Avec ce ballet composite rapprochant deux univers différents, le palais Garnier unit classique et swing en un même spectacle.
Des tutus aux claquettes, du Lac des cygnes à West Side Story, de l’élégance amidonnée du classique à l’insouciance débridée du swing… Le grand écart était périlleux. Au palais Garnier, le ballet de l’Opéra de Paris l’a osé en enchaînant dans un même spectacle deux univers en apparence étrangers mais unis par un joli trait d’union : l’inspiration de leur créateur George Balanchine.

Données fournies:
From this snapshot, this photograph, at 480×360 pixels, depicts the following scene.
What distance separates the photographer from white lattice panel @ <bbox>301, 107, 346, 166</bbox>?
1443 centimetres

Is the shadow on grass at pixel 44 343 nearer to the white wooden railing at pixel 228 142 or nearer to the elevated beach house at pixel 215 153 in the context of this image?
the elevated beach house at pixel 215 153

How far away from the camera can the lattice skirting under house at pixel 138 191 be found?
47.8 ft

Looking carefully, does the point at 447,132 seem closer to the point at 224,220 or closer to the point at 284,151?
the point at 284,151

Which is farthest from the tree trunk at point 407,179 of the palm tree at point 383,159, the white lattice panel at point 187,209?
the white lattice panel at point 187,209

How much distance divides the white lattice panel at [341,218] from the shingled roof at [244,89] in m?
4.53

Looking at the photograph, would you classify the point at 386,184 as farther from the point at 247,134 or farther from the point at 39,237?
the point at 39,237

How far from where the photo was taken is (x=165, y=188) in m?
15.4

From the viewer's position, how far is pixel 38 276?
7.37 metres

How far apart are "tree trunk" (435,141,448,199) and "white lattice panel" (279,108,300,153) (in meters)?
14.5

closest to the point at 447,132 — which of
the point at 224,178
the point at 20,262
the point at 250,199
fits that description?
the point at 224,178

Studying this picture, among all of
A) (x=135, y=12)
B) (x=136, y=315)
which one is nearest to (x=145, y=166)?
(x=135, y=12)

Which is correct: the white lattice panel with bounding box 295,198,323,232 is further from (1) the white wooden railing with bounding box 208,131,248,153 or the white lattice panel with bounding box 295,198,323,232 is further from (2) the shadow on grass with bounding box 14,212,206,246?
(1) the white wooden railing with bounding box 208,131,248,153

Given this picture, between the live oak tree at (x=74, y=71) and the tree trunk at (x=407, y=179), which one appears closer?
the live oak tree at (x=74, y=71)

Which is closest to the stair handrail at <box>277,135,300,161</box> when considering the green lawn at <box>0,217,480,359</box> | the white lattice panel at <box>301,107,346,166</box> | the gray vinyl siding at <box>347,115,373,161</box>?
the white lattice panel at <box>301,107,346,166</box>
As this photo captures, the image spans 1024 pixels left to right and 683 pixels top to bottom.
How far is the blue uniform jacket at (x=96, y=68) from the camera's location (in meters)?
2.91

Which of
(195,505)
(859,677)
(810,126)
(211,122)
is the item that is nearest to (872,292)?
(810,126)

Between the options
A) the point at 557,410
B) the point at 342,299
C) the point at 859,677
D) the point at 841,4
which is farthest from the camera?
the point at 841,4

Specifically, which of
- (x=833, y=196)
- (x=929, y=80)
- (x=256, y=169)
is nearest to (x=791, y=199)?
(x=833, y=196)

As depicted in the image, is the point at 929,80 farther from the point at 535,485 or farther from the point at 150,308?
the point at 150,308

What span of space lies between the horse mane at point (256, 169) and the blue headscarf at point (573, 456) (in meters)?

Consigne:
Citez mot pour mot le passage de l'extrait sur le palais Garnier qui va de « Des tutus aux » à « créateur George Balanchine. », ces deux bornes comprises. Appuyez-vous uniquement sur l'extrait du document.

Réponse:
Des tutus aux claquettes, du Lac des cygnes à West Side Story, de l’élégance amidonnée du classique à l’insouciance débridée du swing… Le grand écart était périlleux. Au palais Garnier, le ballet de l’Opéra de Paris l’a osé en enchaînant dans un même spectacle deux univers en apparence étrangers mais unis par un joli trait d’union : l’inspiration de leur créateur George Balanchine.